Stated task: Render the listing as a Markdown table with the columns "Row" and "Listing line," numbering each row and omitting blank lines. Begin at the line that contains "How far from the point" and stop after the line that contains "0.79 meters".

Source records:
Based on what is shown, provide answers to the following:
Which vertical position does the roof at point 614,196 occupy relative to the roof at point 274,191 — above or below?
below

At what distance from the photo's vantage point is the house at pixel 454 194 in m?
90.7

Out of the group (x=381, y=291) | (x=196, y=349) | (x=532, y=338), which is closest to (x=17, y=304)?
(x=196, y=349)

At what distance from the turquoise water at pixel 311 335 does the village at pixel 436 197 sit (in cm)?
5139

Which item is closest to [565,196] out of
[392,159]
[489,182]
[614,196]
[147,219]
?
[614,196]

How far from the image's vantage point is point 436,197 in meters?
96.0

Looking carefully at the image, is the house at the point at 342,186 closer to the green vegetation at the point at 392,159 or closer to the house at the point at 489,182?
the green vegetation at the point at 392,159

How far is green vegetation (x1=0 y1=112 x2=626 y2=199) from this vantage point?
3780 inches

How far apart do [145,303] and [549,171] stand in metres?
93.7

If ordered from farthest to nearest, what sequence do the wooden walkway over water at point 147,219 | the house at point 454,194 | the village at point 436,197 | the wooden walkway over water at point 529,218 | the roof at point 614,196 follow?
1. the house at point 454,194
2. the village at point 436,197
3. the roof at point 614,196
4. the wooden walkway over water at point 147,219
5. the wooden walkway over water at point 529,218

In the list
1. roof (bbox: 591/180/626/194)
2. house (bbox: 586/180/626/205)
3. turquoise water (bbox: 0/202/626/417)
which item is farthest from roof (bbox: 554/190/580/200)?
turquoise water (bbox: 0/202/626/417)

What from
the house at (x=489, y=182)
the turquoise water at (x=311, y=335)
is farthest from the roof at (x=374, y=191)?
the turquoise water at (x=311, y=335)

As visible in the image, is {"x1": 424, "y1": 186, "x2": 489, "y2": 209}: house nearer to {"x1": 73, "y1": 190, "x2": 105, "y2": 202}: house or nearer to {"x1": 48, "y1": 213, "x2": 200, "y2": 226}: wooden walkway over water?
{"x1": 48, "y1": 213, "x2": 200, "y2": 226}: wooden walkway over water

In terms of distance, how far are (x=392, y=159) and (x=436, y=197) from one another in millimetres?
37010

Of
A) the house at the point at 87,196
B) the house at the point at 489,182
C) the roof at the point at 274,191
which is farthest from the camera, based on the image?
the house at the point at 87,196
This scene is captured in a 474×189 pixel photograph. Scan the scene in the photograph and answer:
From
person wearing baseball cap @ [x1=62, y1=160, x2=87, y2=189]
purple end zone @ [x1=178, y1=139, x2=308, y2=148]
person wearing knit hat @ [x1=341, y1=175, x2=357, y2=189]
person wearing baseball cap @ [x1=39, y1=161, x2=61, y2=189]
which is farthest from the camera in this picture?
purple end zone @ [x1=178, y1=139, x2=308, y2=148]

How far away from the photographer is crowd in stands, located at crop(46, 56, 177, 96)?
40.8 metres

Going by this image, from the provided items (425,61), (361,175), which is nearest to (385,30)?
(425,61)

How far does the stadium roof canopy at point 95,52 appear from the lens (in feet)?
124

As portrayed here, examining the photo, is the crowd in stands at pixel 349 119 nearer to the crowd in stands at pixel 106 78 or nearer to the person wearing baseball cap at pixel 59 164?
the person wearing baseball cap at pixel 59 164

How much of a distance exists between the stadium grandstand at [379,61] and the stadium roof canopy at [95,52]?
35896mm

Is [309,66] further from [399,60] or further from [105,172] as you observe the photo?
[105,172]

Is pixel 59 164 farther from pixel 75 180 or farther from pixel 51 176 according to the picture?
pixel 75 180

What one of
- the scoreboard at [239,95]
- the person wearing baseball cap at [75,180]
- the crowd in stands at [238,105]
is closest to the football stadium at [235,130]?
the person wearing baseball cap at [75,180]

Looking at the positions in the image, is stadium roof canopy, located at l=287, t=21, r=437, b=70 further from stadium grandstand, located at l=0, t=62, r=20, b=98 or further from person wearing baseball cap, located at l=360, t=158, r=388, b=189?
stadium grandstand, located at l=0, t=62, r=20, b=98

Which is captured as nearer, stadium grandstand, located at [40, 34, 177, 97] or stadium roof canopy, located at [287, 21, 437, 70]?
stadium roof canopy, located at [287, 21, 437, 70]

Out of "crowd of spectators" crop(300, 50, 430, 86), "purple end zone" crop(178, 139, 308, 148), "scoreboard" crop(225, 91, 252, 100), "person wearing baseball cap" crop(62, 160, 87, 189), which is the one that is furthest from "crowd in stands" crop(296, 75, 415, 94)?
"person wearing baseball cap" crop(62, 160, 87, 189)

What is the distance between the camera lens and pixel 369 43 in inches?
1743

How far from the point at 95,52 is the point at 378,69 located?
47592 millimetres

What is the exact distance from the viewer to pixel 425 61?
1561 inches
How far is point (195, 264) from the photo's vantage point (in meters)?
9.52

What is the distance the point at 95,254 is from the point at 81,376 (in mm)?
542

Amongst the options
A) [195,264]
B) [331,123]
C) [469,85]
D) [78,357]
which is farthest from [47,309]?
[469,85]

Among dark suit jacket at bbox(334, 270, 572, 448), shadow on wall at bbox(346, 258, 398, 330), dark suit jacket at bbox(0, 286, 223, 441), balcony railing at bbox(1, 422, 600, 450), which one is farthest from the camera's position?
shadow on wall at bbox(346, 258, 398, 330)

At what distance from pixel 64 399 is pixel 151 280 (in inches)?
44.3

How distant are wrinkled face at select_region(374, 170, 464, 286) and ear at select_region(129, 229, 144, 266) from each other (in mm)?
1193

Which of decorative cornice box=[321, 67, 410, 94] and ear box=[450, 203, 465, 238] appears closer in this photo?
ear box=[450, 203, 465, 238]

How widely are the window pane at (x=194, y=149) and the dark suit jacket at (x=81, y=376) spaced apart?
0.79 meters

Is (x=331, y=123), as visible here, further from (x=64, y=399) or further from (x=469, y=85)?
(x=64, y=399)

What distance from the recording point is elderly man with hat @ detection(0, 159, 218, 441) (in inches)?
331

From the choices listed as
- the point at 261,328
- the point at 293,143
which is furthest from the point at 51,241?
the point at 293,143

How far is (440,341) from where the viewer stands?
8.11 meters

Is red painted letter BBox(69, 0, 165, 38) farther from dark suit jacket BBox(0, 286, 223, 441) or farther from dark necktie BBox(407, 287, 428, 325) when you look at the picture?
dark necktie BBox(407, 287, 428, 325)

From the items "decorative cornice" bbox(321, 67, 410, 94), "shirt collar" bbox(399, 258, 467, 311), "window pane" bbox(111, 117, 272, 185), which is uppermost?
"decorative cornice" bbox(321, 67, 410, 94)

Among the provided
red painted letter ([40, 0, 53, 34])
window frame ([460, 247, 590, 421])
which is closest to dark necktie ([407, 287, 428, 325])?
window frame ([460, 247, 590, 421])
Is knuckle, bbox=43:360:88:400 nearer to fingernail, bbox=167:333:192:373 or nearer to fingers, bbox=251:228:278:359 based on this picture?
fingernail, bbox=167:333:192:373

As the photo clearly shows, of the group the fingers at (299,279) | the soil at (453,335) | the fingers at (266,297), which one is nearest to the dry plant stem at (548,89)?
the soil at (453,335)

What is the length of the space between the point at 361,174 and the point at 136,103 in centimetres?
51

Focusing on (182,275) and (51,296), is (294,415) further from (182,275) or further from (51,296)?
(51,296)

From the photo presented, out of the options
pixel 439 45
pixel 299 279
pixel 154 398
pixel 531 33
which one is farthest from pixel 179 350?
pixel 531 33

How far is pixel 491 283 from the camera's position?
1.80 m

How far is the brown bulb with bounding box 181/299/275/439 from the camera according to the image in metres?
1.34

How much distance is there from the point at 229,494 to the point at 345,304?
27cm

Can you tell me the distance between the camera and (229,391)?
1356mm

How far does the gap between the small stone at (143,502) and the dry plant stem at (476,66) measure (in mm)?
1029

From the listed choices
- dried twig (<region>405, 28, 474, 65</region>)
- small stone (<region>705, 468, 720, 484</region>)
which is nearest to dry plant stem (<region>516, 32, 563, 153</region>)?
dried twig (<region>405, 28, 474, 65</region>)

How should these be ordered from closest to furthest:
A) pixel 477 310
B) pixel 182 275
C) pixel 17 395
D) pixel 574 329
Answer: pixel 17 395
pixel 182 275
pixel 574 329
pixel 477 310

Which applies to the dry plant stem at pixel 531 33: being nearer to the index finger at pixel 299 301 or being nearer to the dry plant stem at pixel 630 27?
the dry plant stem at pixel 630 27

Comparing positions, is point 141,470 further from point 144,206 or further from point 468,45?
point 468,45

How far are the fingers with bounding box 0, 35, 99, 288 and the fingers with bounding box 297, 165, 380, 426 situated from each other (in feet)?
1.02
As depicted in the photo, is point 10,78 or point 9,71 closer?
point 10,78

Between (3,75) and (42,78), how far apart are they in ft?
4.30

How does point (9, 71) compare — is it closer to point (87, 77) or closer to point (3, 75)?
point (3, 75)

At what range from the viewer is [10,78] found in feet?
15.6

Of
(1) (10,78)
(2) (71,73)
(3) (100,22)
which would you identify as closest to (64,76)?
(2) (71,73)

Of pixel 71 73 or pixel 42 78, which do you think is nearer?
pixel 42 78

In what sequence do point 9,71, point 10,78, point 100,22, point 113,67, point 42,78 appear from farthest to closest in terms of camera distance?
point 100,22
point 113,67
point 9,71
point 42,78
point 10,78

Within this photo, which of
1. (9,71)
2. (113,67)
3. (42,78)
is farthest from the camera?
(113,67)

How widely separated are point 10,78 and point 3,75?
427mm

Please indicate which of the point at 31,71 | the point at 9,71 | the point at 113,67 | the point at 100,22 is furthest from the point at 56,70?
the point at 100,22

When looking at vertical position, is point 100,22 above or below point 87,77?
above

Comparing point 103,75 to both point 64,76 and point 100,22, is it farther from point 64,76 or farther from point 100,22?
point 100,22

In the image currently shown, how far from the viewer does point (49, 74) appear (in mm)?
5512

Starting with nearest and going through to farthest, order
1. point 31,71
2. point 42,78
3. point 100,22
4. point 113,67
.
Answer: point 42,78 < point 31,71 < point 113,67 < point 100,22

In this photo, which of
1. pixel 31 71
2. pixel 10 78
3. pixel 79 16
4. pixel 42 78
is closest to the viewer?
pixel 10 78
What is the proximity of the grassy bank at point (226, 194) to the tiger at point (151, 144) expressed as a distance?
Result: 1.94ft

Output for this exercise:
| Row | Listing line |
|---|---|
| 1 | How far from the point at 95,52 is the point at 378,69 located? |
| 2 | 47592 millimetres |
| 3 | What is the exact distance from the viewer to pixel 425 61? |
| 4 | 1561 inches |
| 5 | How far is point (195, 264) from the photo's vantage point (in meters)? |
| 6 | 9.52 |
| 7 | What is the distance the point at 95,254 is from the point at 81,376 (in mm)? |
| 8 | 542 |
| 9 | Amongst the options |
| 10 | A) [195,264] |
| 11 | B) [331,123] |
| 12 | C) [469,85] |
| 13 | D) [78,357] |
| 14 | which is farthest from [47,309]? |
| 15 | [469,85] |
| 16 | Among dark suit jacket at bbox(334, 270, 572, 448), shadow on wall at bbox(346, 258, 398, 330), dark suit jacket at bbox(0, 286, 223, 441), balcony railing at bbox(1, 422, 600, 450), which one is farthest from the camera's position? |
| 17 | shadow on wall at bbox(346, 258, 398, 330) |
| 18 | At what distance from pixel 64 399 is pixel 151 280 (in inches)? |
| 19 | 44.3 |
| 20 | How distant are wrinkled face at select_region(374, 170, 464, 286) and ear at select_region(129, 229, 144, 266) from each other (in mm)? |
| 21 | 1193 |
| 22 | Which of decorative cornice box=[321, 67, 410, 94] and ear box=[450, 203, 465, 238] appears closer in this photo? |
| 23 | ear box=[450, 203, 465, 238] |
| 24 | How widely are the window pane at (x=194, y=149) and the dark suit jacket at (x=81, y=376) spaced apart? |
| 25 | 0.79 meters |